======== PAGE
A game updates at a fairly regular, fairly high frequency (e.g. 30 or 60 frames per second). But network packets about game state (from other players) arrive at a much lower frequency. e.g.

Good ping:
Update + network packet
Update
Update
Update + network packet
Update
Update
Update + network packet
...


Bad Ping:
Update + network packet
Update
Update
Update
Update
Update
Update + network packet



To cope with this, the game will predict, based on the last known information, where each player will be for the updates between network packets. e.g. if the last packet says player A is moving north at 200mph, that is what the system will continue have him doing until a packet arrives to tell it otherwise.

This explains why people jump all over the place when a game is laggy. The game is not getting status updates frequently so is running linear predictions for too long. Then it adjusts when new status information arrives and on your screen player A jumps from where the system thought he would be to where the system has now been told he actually is.
================
LIST OF TASKS »
a) Answer these questions from the passage on game lag:
(i) What two frame rates does it give as examples of how often a game updates?
(ii) In its prediction example, in what direction and at what speed is player A moving?
(iii) What kind of predictions does the game run for too long when it is laggy?
b) Using the passage on game lag, decide whether each statement agrees with it, and quote the words that settle each one:
(i) Network packets about game state arrive more often than the game updates.
(ii) Between network packets, the game predicts where each player will be from the last known information.
(iii) The game adjusts when new status information arrives.
c) List every number that appears in the passage on game lag.
The items that follow have no connection to the passage on game lag.
======== MATERIAL SUPPLIED
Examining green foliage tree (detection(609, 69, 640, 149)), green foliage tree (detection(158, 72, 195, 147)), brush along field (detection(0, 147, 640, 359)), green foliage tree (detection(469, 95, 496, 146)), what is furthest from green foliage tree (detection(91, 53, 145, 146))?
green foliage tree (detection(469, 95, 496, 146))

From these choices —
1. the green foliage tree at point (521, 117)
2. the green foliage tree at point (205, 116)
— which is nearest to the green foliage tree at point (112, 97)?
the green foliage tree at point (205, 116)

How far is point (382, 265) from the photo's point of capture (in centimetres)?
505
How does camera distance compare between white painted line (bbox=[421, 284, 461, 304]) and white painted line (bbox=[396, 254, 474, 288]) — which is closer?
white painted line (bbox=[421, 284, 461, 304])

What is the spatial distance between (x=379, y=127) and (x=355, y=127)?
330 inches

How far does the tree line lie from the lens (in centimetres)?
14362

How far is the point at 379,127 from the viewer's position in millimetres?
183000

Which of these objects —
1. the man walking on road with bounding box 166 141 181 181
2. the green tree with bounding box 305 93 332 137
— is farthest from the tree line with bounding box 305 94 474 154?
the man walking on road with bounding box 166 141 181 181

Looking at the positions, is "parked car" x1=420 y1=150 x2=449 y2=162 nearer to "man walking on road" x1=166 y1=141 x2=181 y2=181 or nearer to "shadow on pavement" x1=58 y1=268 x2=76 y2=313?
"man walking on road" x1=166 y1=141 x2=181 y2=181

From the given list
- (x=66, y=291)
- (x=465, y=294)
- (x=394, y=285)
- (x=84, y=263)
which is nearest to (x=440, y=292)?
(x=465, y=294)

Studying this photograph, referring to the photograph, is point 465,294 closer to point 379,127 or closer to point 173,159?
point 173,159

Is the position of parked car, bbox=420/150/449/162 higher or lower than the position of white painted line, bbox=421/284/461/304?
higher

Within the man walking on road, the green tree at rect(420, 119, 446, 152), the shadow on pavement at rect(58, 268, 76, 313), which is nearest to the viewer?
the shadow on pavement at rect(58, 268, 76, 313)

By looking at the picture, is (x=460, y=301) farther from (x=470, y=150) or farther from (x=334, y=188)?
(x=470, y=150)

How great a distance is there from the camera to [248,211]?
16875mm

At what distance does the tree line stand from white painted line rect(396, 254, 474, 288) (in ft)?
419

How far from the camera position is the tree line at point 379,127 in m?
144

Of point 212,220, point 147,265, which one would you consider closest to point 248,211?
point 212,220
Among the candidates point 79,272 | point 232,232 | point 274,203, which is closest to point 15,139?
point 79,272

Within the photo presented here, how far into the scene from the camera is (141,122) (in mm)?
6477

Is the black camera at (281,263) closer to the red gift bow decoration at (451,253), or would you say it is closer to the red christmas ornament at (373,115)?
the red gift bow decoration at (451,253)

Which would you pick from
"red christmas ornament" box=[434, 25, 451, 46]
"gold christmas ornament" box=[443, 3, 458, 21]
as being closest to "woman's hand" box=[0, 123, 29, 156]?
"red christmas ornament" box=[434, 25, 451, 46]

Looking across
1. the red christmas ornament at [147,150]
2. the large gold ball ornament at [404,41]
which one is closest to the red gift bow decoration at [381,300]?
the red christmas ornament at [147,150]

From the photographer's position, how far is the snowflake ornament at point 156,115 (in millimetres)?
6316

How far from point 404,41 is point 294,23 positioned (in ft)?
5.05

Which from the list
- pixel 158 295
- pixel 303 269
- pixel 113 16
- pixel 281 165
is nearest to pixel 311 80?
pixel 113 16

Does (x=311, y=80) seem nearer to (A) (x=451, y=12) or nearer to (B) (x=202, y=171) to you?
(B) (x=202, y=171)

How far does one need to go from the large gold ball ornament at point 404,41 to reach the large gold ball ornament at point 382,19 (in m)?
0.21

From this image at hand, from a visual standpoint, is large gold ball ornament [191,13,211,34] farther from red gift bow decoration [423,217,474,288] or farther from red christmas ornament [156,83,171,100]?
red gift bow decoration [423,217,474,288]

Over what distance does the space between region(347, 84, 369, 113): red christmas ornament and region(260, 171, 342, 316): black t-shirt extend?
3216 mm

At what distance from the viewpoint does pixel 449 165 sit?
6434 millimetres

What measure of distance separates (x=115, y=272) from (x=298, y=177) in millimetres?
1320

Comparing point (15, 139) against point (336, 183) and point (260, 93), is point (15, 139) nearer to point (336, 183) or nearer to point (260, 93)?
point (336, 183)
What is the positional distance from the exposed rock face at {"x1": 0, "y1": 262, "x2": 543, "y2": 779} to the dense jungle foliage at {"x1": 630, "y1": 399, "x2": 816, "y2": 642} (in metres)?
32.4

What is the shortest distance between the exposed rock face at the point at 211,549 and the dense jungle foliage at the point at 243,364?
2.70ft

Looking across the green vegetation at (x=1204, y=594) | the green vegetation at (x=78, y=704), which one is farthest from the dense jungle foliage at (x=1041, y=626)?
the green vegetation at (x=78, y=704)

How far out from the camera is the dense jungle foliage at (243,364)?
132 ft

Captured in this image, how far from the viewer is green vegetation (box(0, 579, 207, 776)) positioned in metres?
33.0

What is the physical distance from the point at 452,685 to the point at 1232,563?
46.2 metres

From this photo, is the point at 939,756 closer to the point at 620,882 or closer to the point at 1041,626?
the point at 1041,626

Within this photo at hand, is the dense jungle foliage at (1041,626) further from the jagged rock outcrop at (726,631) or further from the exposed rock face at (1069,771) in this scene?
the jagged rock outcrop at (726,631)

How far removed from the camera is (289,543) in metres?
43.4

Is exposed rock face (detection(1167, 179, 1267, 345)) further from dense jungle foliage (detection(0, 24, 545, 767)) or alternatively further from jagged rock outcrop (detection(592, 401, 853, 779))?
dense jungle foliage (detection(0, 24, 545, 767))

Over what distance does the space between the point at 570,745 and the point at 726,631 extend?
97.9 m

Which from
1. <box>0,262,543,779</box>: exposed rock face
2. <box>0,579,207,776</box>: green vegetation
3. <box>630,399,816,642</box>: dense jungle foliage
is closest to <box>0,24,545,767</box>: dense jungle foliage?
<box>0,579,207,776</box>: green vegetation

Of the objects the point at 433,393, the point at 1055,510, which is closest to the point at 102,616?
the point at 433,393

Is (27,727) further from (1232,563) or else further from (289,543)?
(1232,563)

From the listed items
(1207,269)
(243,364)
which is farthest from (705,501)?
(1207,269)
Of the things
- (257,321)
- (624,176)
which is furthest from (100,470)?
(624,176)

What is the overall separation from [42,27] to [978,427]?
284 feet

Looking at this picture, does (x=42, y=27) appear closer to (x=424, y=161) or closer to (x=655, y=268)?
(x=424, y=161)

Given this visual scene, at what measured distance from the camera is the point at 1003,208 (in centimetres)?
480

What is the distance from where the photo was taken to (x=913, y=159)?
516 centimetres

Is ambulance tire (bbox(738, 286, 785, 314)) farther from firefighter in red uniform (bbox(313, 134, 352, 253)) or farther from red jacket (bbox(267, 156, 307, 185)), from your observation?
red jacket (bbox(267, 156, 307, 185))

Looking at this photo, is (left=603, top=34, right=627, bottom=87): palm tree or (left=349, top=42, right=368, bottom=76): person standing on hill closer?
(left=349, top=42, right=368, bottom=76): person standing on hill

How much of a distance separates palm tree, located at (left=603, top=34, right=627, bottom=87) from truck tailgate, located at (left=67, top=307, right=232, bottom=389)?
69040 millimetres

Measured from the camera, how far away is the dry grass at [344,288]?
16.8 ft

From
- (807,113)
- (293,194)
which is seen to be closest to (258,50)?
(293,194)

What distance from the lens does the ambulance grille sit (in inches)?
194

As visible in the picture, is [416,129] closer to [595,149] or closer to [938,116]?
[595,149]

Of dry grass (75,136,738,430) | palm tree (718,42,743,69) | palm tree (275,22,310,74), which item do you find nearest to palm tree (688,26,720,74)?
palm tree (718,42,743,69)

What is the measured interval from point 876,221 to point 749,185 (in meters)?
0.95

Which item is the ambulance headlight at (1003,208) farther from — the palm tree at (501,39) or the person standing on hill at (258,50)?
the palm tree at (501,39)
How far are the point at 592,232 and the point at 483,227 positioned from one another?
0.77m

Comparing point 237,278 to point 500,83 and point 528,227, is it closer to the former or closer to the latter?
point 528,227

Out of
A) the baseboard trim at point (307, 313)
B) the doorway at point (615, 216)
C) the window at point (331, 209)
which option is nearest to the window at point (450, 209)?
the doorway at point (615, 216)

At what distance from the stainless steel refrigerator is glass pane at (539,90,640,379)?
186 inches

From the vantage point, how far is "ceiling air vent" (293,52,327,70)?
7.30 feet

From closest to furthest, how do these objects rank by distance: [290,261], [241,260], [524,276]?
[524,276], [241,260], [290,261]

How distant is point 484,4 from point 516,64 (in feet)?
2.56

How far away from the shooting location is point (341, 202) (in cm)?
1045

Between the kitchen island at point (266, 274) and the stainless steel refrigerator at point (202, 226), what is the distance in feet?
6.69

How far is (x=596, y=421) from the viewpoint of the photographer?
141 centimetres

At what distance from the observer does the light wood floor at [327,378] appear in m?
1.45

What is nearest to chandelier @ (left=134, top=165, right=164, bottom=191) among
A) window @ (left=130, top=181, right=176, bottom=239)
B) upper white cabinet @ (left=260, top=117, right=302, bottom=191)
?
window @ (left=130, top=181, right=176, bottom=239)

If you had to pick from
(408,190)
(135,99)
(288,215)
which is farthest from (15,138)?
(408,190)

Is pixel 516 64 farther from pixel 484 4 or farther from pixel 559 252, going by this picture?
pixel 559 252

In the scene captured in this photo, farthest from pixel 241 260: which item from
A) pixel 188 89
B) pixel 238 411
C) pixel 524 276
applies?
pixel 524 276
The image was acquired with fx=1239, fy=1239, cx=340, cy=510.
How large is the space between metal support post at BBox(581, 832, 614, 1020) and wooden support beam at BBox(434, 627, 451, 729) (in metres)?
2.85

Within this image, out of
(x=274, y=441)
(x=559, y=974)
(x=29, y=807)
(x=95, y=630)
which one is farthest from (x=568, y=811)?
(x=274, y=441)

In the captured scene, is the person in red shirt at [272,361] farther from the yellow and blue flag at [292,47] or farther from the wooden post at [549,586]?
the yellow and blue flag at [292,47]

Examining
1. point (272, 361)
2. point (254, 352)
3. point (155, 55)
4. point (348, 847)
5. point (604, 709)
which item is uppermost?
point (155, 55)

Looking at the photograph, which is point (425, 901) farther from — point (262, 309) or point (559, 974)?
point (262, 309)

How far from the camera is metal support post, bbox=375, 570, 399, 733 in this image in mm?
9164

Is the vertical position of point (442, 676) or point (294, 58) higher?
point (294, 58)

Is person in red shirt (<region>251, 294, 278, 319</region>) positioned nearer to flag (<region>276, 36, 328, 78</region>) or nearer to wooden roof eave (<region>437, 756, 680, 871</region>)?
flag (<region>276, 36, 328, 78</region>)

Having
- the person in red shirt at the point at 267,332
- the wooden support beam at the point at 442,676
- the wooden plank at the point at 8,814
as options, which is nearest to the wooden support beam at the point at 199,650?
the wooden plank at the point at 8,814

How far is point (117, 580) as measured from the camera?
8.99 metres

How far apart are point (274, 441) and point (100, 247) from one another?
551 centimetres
================
RESPONSES IN ORDER »
a)
(i) 30 or 60 frames per second
(ii) North at 200mph
(iii) Linear predictions

b)
(i) No: "network packets about game state (from other players) arrive at a much lower frequency"
(ii) Yes: "the game will predict, based on the last known information, where each player will be for the updates between network packets"
(iii) Yes: "Then it adjusts when new status information arrives"

c) 30, 60, 200